Once this happens, it’s permanent - you can undo the layer merge or deletion but strangely this unwanted hole will remain. I guess PMNG can’t track that it happened so it’s not included in the undo buffer . . . or something like that.
For me, the solution is to ALWAYS be sure I move my mouse off of the canvas when deleting or merging layers (which I do frequently). I learned this the hard way after losing a bunch of detaily stuff I drew that got knocked out because my cursor had a large brush docked to it and I didn’t realize until I had already saved. Good times good times.
I’ll TRY to give some visuals, but honestly this bug is very easy to reproduce on your own.
^ Note the layer setup.
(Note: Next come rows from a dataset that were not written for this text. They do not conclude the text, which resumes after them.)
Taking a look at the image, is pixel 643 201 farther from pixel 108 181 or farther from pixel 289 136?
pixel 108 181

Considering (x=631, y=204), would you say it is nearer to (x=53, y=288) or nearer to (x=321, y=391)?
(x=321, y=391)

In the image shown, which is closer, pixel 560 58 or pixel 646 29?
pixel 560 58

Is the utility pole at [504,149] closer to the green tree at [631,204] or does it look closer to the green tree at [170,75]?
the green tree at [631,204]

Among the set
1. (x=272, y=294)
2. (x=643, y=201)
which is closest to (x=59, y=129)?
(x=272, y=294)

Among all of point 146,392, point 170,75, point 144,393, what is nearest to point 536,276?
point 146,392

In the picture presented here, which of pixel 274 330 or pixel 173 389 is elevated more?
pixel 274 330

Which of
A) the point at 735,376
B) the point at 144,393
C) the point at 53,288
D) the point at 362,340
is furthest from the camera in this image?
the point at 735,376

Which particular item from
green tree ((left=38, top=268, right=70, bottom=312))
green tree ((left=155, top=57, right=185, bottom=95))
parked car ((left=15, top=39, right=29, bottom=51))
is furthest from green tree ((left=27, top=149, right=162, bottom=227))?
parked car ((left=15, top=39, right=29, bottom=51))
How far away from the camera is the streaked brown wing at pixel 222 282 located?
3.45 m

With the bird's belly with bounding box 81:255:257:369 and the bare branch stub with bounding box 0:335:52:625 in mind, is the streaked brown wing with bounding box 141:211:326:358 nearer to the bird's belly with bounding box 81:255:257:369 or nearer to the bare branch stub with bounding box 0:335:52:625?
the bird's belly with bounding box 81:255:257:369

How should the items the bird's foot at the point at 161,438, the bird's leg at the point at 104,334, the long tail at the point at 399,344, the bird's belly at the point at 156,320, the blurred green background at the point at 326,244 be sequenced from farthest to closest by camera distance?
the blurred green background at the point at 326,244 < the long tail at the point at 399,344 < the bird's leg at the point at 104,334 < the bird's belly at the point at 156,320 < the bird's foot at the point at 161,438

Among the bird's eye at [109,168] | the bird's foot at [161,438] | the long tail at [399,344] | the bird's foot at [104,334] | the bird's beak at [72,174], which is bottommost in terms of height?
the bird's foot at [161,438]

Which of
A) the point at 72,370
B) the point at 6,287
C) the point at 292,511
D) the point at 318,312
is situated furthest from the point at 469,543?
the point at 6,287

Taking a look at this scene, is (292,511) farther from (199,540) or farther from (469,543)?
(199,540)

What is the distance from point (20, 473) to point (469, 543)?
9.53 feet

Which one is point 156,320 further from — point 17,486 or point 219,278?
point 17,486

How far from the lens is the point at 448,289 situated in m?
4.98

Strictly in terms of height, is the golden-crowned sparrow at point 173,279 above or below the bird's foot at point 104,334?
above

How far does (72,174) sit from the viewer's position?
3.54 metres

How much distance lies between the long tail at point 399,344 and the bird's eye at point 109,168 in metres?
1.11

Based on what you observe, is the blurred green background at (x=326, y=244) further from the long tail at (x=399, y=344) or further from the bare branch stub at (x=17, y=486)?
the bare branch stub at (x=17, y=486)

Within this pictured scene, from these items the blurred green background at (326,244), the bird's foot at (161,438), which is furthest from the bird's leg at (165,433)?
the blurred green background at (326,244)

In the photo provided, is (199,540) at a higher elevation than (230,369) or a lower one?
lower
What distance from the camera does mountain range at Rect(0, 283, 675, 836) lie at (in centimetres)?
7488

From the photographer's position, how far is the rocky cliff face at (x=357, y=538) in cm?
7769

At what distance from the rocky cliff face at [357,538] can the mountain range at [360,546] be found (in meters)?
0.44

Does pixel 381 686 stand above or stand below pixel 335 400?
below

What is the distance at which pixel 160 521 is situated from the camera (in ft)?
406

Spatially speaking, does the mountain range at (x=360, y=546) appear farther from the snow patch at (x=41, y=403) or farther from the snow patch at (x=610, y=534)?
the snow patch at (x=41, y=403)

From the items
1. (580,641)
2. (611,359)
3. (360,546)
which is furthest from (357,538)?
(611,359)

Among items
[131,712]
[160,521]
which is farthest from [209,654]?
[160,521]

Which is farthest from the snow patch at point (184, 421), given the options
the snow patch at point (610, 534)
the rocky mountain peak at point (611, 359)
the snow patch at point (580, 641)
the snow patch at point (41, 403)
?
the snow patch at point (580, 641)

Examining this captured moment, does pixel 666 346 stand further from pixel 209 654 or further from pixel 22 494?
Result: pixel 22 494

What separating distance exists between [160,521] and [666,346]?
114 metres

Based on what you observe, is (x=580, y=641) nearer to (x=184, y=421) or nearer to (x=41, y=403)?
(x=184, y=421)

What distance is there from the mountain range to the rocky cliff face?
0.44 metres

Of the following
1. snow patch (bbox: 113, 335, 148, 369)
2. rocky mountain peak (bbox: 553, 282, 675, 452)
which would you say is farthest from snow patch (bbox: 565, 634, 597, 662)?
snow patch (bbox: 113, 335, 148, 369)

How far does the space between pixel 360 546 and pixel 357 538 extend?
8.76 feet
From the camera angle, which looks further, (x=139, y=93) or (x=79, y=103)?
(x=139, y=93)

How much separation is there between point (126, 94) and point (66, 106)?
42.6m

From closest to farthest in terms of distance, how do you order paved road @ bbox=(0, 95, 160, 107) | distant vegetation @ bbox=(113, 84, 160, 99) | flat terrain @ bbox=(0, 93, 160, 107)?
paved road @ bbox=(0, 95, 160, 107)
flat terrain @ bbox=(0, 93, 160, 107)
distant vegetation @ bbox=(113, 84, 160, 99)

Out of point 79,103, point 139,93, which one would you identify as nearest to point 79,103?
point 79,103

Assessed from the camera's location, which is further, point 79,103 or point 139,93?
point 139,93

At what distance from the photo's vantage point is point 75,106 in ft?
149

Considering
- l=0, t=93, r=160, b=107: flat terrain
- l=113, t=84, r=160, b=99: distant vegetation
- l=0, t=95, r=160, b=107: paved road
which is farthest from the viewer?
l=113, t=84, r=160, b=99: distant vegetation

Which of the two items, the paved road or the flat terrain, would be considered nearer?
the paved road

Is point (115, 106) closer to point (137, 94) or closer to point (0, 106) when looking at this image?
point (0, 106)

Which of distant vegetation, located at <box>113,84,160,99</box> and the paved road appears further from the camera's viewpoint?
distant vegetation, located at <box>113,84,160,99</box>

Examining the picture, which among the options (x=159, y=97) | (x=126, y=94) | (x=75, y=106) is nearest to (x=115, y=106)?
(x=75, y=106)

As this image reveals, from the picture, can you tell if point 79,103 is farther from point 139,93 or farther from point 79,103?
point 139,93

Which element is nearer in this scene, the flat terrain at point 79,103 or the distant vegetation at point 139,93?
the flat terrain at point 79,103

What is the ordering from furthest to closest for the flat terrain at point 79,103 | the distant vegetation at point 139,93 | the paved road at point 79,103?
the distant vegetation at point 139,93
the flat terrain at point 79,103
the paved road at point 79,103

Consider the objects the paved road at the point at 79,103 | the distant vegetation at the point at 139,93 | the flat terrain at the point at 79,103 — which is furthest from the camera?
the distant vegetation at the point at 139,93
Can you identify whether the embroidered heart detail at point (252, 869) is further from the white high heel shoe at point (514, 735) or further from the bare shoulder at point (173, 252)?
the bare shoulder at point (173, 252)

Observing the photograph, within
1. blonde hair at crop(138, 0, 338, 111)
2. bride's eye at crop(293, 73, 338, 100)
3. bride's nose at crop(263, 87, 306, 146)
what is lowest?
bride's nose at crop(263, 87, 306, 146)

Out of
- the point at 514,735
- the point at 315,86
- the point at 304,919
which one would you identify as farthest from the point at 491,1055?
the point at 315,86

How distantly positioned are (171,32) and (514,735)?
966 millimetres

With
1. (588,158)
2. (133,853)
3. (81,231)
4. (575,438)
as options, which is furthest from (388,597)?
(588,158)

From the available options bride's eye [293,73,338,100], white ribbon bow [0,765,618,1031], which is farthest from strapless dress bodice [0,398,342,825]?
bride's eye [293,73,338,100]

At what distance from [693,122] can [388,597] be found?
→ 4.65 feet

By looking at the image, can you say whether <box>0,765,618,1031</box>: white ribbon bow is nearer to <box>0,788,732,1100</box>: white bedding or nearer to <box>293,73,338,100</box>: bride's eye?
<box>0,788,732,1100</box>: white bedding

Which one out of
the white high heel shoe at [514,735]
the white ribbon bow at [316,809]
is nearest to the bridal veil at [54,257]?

IMPORTANT: the green circle is my brush docked to my cursor, IT IS NOT on a layer. Both layers labelled as blank are actually blank in this screenshot.
^ Here is what it looks like after merging “blank layer 1” down into “grey box”. An irreparable hole has been cut into “grey box” the same size as the bounding box of my green circle brush because I was hovering my cursor there at the time of merging.
^ Finally, this is what I get if i try to undo (looks like the first image but it’s not). This time the green circle IS actually in the file, it’s on the layer called “blank layer 1”, DESPITE having not clicked.
So, PMNG has not only cut a hole into “grey box” without realizing it (hence it cannot be undone) but it’s also stamped down the green circle brush on my top layer even though I never clicked.